Crypto APIs and JVM byte types

lvh

2016-07-11 14:00

In a previous post, I talked about crypto API tradeoffs. In this post, I'll go into a specific API design case in caesium, my cryptographic library for Clojure, a language that runs on the Java Virtual Machine.

JVM byte types

The JVM has several standard byte types. For one-shot cryptographic APIs, the two most relevant ones are byte arrays (also known as byte[]) and java.nio.ByteBuffer. Unfortunately, they have different pros and cons, so there is no unambiguously superior choice.

ByteBuffer can produce slices of byte arrays and other byte buffers with zero-copy semantics. This makes a useful tool when want to place an encrypted message in a pre-allocated binary format. One example of this is my experimental NMR suite. Another use case is generating more than one key out of a single call to a key derivation function. The call produces one (long) output, and ByteBuffer lets you slice it into different keys.

Byte arrays are easily serializable, but ByteBuffer is not. Even if you teach your serialization library about ByteBuffer, this usually results in extra copying during serialization.

Byte arrays are constant length, and that length is stored with the array, so it's cheap to access. Figuring out how much to read from a ByteBuffer requires a (trivial) amount of math by calling remaining. This is because the ByteBuffer is a view, and it can be looking at a different part of the underlying memory at different times. For a byte array, this is all fixed: a byte array's starting and stopping points remain constant. Computing the remaining length of a ByteBuffer may not always be constant time, although it probably is. Even if it isn't, it's probably not in a way that is relevant to the security of the scheme (in caesium, only cryptographic hashes, detached signatures and detached MACs don't publicly specify the message length).

ByteBuffer has a public API for allocating direct buffers. This means they are not managed by the JVM. Therefore they won't be copied around by the garbage collector, and memory pinning is free. "Memory pinning" means that you notify the JVM that some external C code is using this object, so it should not be moved around or garbage collected until that code is done using that buffer. You can't pass "regular" (non-direct) buffers to C code. When you do that, the buffer is first copied under the hood. Directly allocated buffers let you securely manage the entire lifecycle of the buffer. For example, they can be securely zeroed out after use. Directly allocated ByteBuffer instances might have underlying arrays; this is explicitly unspecified. Therefore, going back to an array might be zero-copy. In my experiments, these byte buffers never have underlying arrays, so copying is always required. I have not yet done further research to determine if this generally the case. In addition to ByteBuffer, thesun.misc.Unsafe class does have options for allocating memory directly, but it's pretty clear that use of that class is strongly discouraged. Outside of the JDK, the Pointer API in jnr-ffi works identically to ByteBuffer.

Design decisions

As a brief recap from my previous post, it's important that we design an API that makes common things easy and hard things possible while remaining secure and performant. For the cryptographic APIs in caesium, there are a number of variables to consider:

Are the return types and arguments ByteBuffer instances, byte arrays ([B), Pointer instances, or something else?
Is the return type fixed per exposed function, or is the return type based on the input types, like Clojure's empty?
Are the APIs "C style" (which passes in the output buffer as an argument) or "functional style" (which allocates the output buffer for you)?
Does the implementation convert to the appropriate type (which might involve copying), does it use reflection to find the appropriate type, does it explicitly dispatch on argument types, or does it assume you give it some specific types?

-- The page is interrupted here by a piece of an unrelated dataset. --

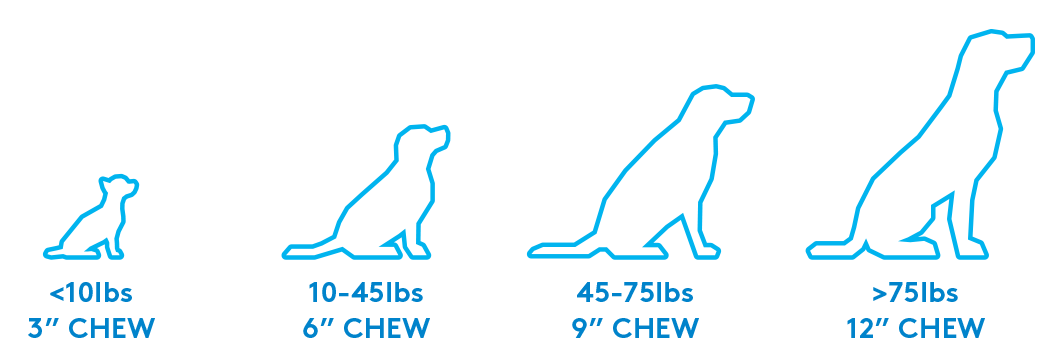 chews chart by dog size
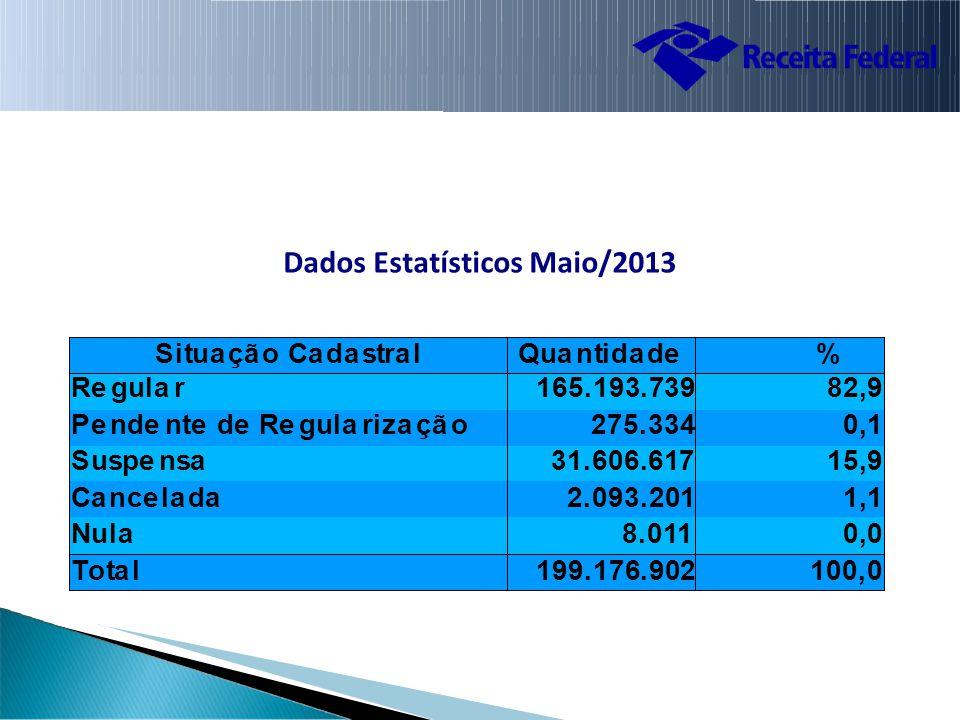 Dados Estatísticos Maio/2013 Situa çã o Ca da stra lQua ntida de % Re gula rRe gula r165.193.739 82,9 Pe nde nte de Re gula riza çã oPe nde nte de Re gula riza çã o275.334 0,1 Suspe nsaSuspe nsa31.606.617 15,9 Ca nce la daCa nce la da2.093.201 1,1 NulaNula8.011 0,0 Tota l199.176.902100,0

Many of these choices are orthogonal, meaning we can choose them independently. With dozens of exposed functions, half a dozen or so arguments per function with 2-4 argument types each, two function styles, four argument conversion styles, and two ways of picking the return type, this easily turns into a combinatorial explosion of many thousands of exposed functions.

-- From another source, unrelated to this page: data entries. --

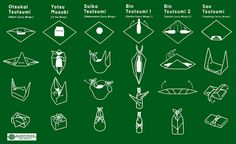 Pour un noël plus écologique,attention aux emballages des cadeaux ! Limitez vos déchets, dites non aux papiers cadeaux et rubans : pensez furoshiki et tissu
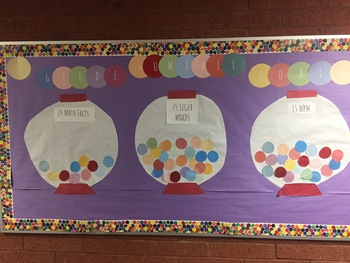 Gumball Goals Bulletin Board By Phenomenal In First Grade Tpt
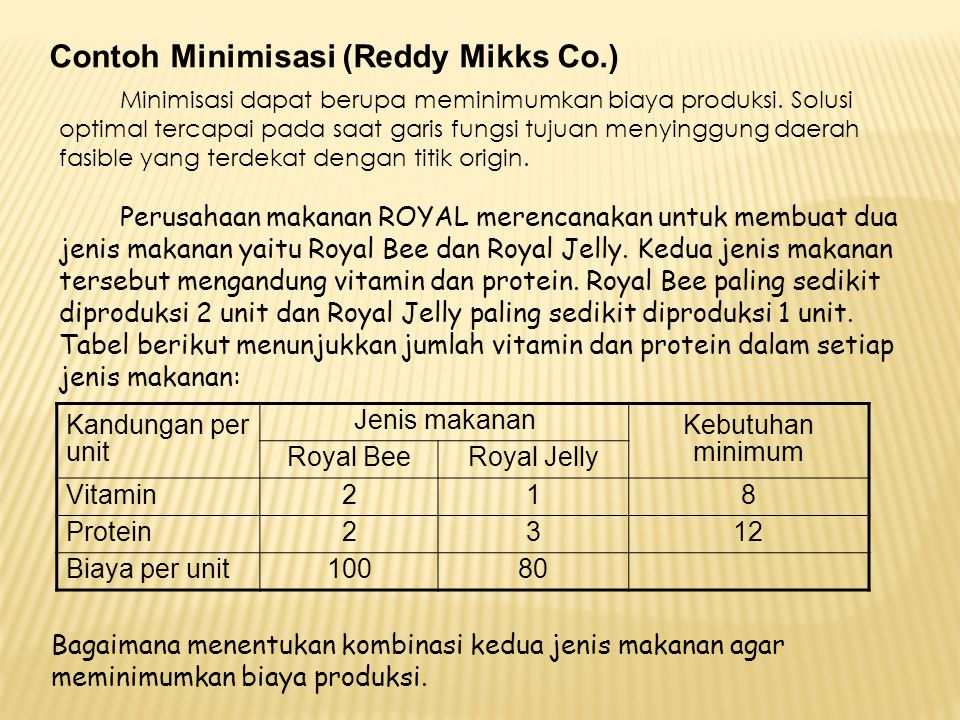 Contoh Minimisasi (Reddy Mikks Co.)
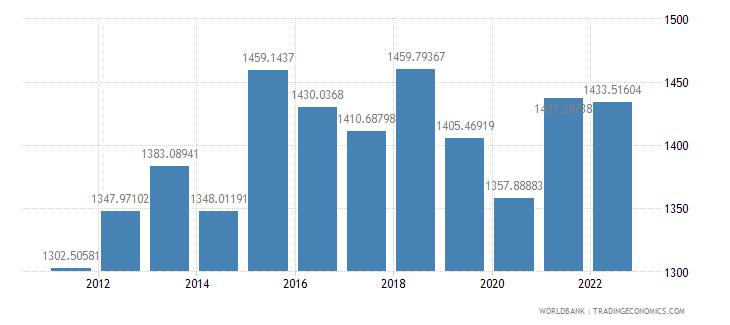 kiribati gdp per capita constant 2000 us dollar wb data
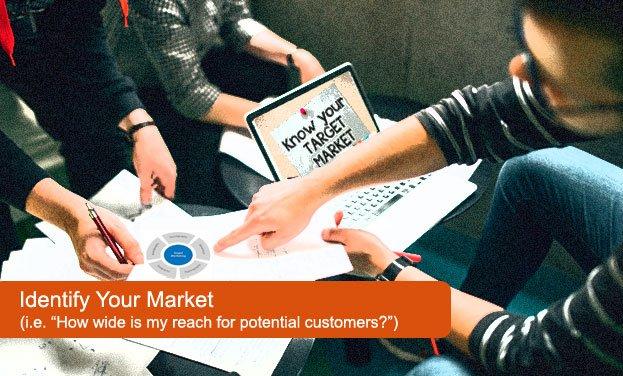 Identify-your-market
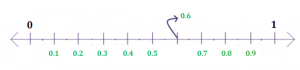 Representation of Rational Numbers on the Number Line Notes   EduRev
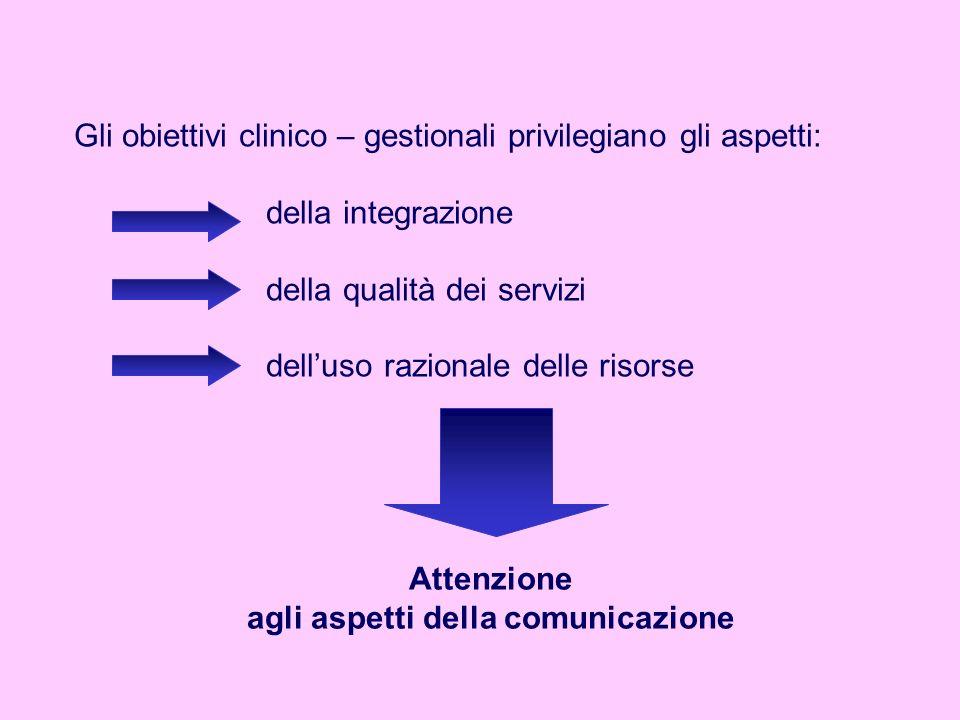 agli aspetti della comunicazione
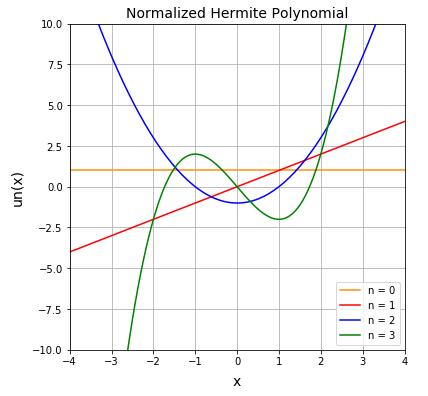 正規化されたエルミート多項式 (Normalized Hermite Polynomial)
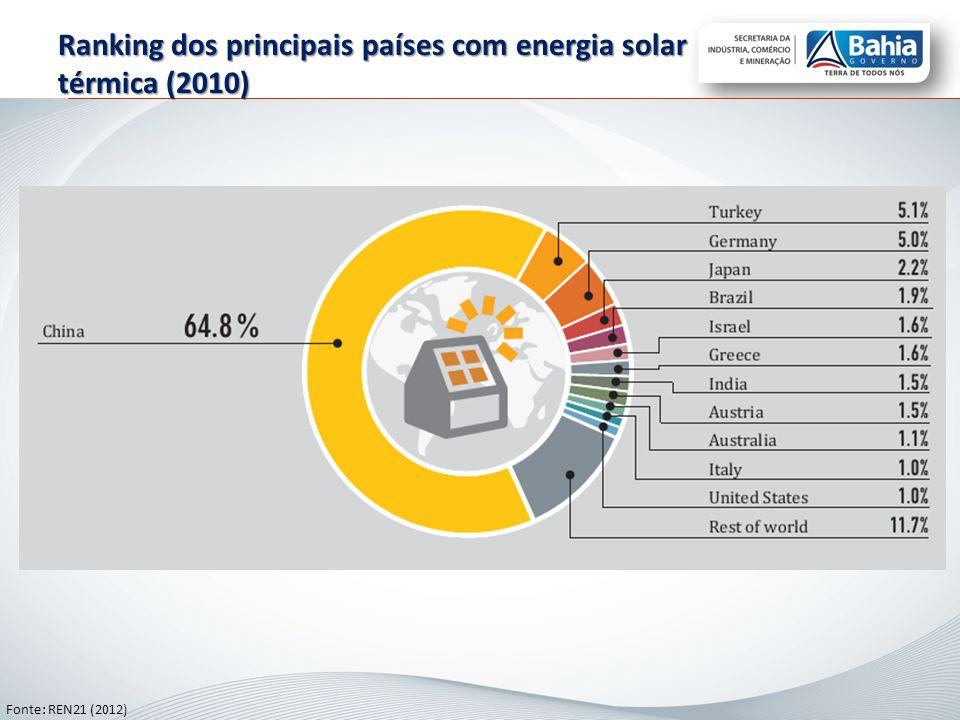 Ranking dos principais países com energia solar térmica (2010)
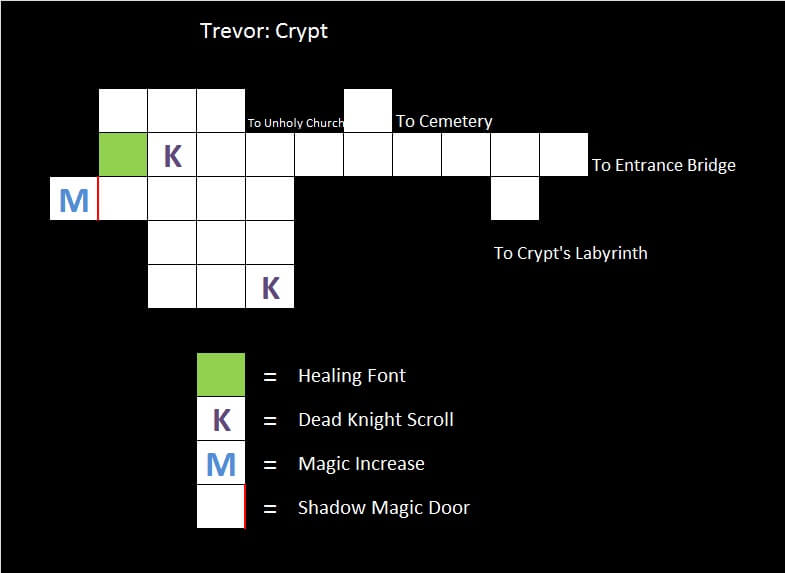 Crypt  sc 1 st  TrueAchievements & Castlevania: Lords of Shadow - Mirror of Fate HD Walkthrough - Page 5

All of these choices pose trade-offs. We've already discussed the differences between the different byte types, so I won't repeat them here. Having the function manage the output buffer for you is the most convenient option, but it also precludes using direct byte buffers effectively. Type conversion is most convenient, but type dispatch is faster, and statically resolvable dispatching to the right implementation is faster still. The correct return value depends on context. Trying to divine what the user really wanted is tricky, and, as we discussed before, the differences between those types are significant.

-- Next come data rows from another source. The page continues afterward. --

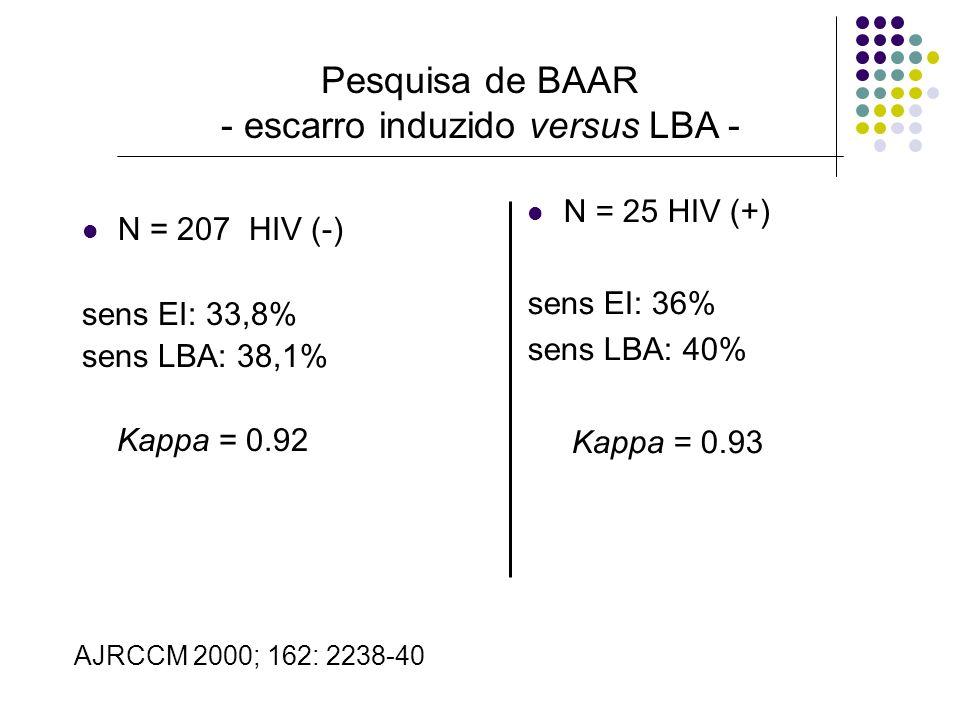 Pesquisa de BAAR - escarro induzido versus LBA -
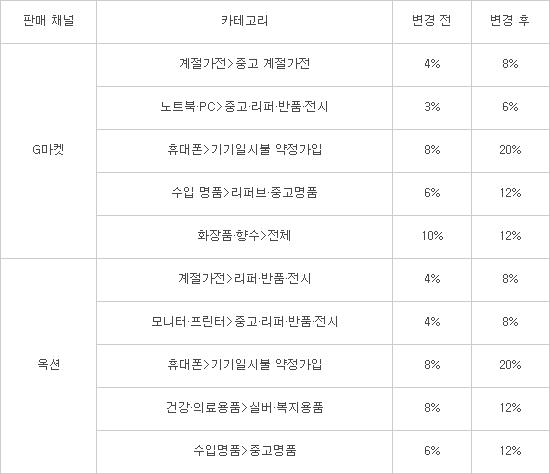 G마켓-옥션, 판매이용료 대조정...40개중 39개 인상
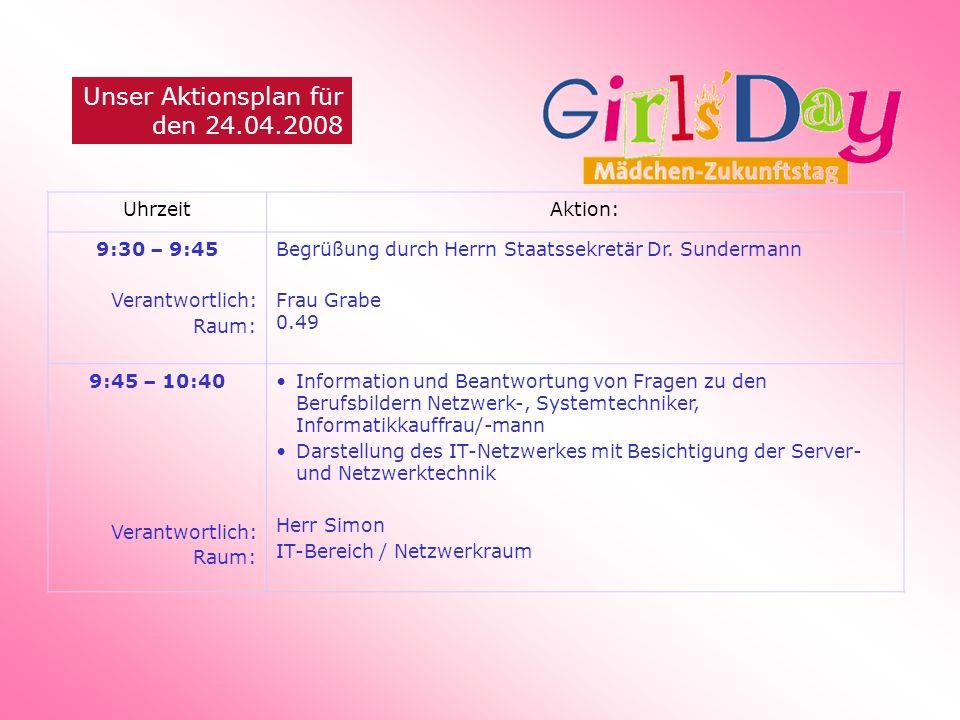 Unser Aktionsplan für den 24.04.2008 UhrzeitAktion: 9:30 – 9:45 Verantwortlich: Raum: Begrüßung durch Herrn Staatssekretär Dr. Sundermann Frau Grabe 0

The functions exposed in caesium live on the inside of a bigger system, in the same sense that IO libraries like Twisted and manifold live on the edges. Something gives you some bytes, you perform some cryptographic operations on them, and then the resulting bytes go somewhere else. This is important, because it reduces the number of contexts in which people end up with particular types.

Implementing the API

One easy decision is that the underlying binding should support every permutation, regardless of what the API exposes. This would most likely involve annoying code generation in a regular Java/jnr-ffi project, but caesium is written in Clojure. The information on how to bind libsodium is a Clojure data structure that gets compiled into an interface, which is what jnr-ffi consumes. This makes it easy to expose every permutation, since it's just some code that operates on a value. You can see this at work in the caesium.binding namespace. As a consequence, an expert implementer (who knows exactly which underlying function they want to call with no "smart" APIs or performance overhead) can always just drop down to the binding layer.

Another easy call is that all APIs should raise exceptions, instead of returning success codes. Success codes make sense for a C API, because there's no reasonable exception mechanism available. However, problems like failed decryption should definitely just raise exceptions.

It gets tricky when we compare APIs that take an output buffer versus APIs that build the output buffer for you. The latter are clearly the easiest to use, but the former are necessary for explicit buffer life cycle management. You can also easily build the managed version from the unmanaged version, but you can't do the converse. As a consequence, we should expose both.

Having to expose both has the downside that we haven't put a dent in that combinatorial explosion of APIs yet. Let's consider the cases in which someone might have a byte buffer:

They're using them as a slice of memory, where the underlying memory could be another byte buffer (direct or indirect) or a byte array -- usually a byte array wrapping a byte buffer.
They're managing their own (presumably direct) output buffers.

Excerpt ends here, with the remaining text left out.